A downside of linked lists (other than access times on deep elements) is their space usage. Every node in a DoublyLinkedList requires two ancillary references to the next and previous nodes in the list. Two fields in a node are specifically dedicated to list maintainence, and only one field is used for data.

A simple idea for reducing the wasted space is implemented in the SpaceEfficientLinkedList. Instead of storing individual elements in a DoublyLinkedList, we store a block (array) that encompasses several items. Moer accurately, a SpaceEfficientLinkedList is parameterised by a block of size b. Every node in a SpaceEfficientLinkedList stores a block that can hold up to b+1 elements.

For rationale that will be clarified later, it will be useful if we can use Deque operations on each block. The data structure chosen for this is a boundedDeque, developed from the ArrayDeque structure. The boundedDeque deviates from the ArrayDeque in one small way: When a new boundedDeque is instantiated, the size of the backing array is fixed at b+1 and never grows or shrinks. The important property of a boundedDeque is that it permits the addition or removal of elements either at the front or back in constant time, which is beneficial when elements are shifted from one block to another. So, a SpaceEfficientLinkedList is a doubly-linked list of blocks.

STORED DATA>
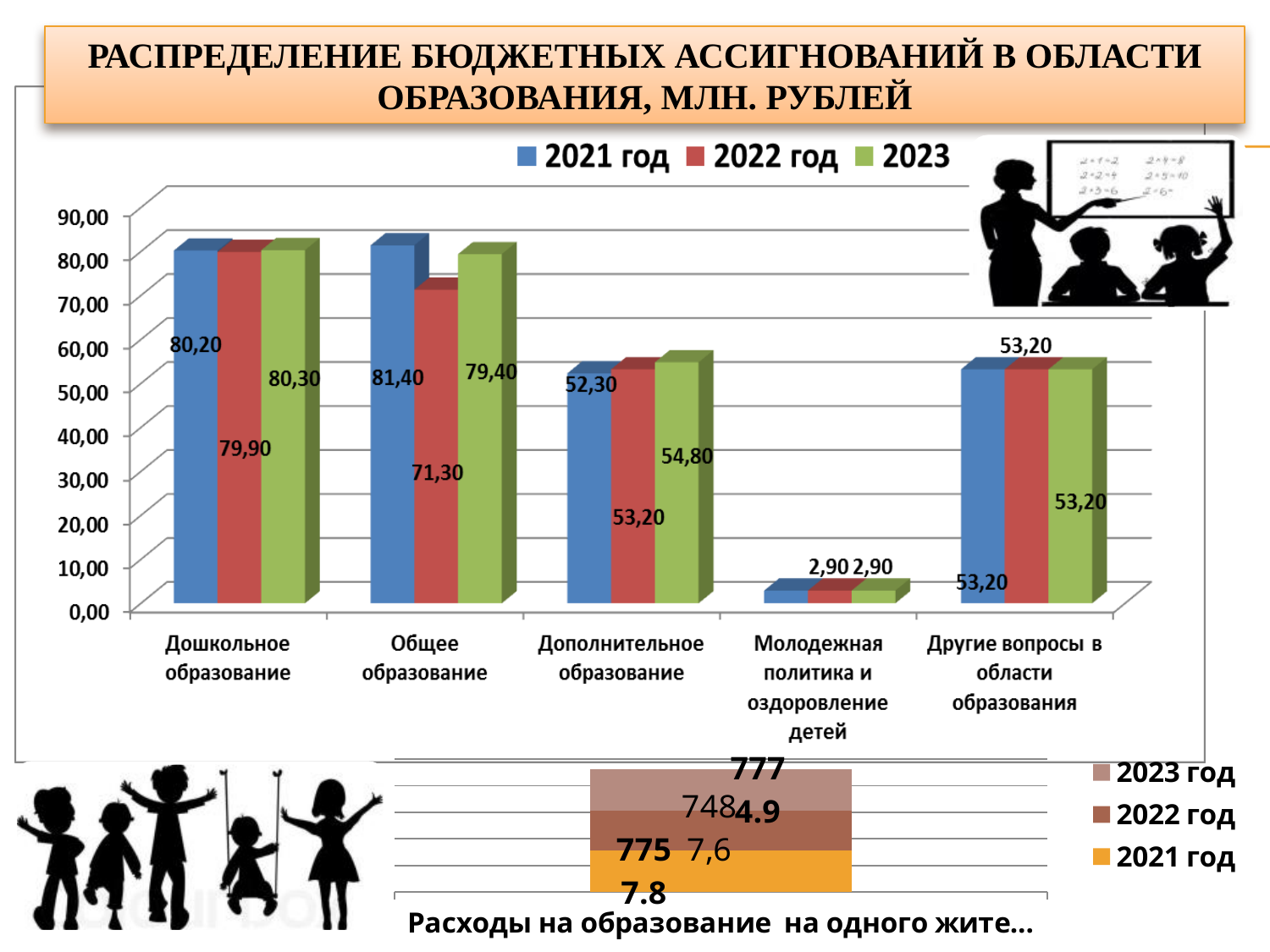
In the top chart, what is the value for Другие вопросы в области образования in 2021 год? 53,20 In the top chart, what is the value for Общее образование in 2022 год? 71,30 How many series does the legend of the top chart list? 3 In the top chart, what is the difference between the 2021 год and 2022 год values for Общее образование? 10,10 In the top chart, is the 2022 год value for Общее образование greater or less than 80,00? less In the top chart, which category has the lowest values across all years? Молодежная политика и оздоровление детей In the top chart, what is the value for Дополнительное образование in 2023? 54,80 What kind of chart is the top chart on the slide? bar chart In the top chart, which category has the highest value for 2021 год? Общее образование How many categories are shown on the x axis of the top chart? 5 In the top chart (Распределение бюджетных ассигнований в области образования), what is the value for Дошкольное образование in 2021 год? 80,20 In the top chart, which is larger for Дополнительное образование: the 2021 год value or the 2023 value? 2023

QUESTIONS ON THE MATERIAL>
1. In the passage on space-efficient linked lists, rewrite the part that opens with the words containing "A downside of" and closes with "used for data.", changing "ancillary" to "auxiliary".
2. Continue the passage on space-efficient linked lists from the point at which it stops.
The data above are separate material and have no connection to the passage on space-efficient linked lists.

ANSWERS TO THE PROBLEMS>
1.
A downside of linked lists (other than access times on deep elements) is their space usage. Every node in a DoublyLinkedList requires two auxiliary references to the next and previous nodes in the list. Two fields in a node are specifically dedicated to list maintainence, and only one field is used for data.

2.
A SpaceEfficientLinkedList puts tight constraints on the number of elements in a block: Excepting that a block is the last block, then that block contains at least b-1 elemetnts and at most b+1 elements. Meaning that, if a SpaceEfficientLinkedList contains n elements, then it has at most n/(b-1)+1 = O(n/b) blocks. The boundedDeque for each block contains an array of length b+1 but, for every block except the last, so, at most a constant amount of space is wasted in the array. The remaining memory used by a block is also constant. Meaning the wasted space in a SpaceEfficientLinkedList is O(b+n/b). Therefore, by choosing a value of b within a constant factor of √n, we can force the space-overhead of a SpaceEfficientLinkedList approach the √n lower bound given in RootishArrayStack.

The initial challenge with a SpaceEfficientLinkedList is finding an item with the given index, i. This is because the location of an element is comprised of two parts:

1. The node, u, that contains the block that contains the element with index i
2. The index, j, of the element within its block.

So, to find the block that contains a particular element, we begin much in the same manner as we do in a DoublyLinkedList. Either we begin at the front of the list and iterate forward, or at the back of the list iterating backward, until we reach the specified node. The major difference being that, each time we move to the next node, we skip over whole blocks of elements.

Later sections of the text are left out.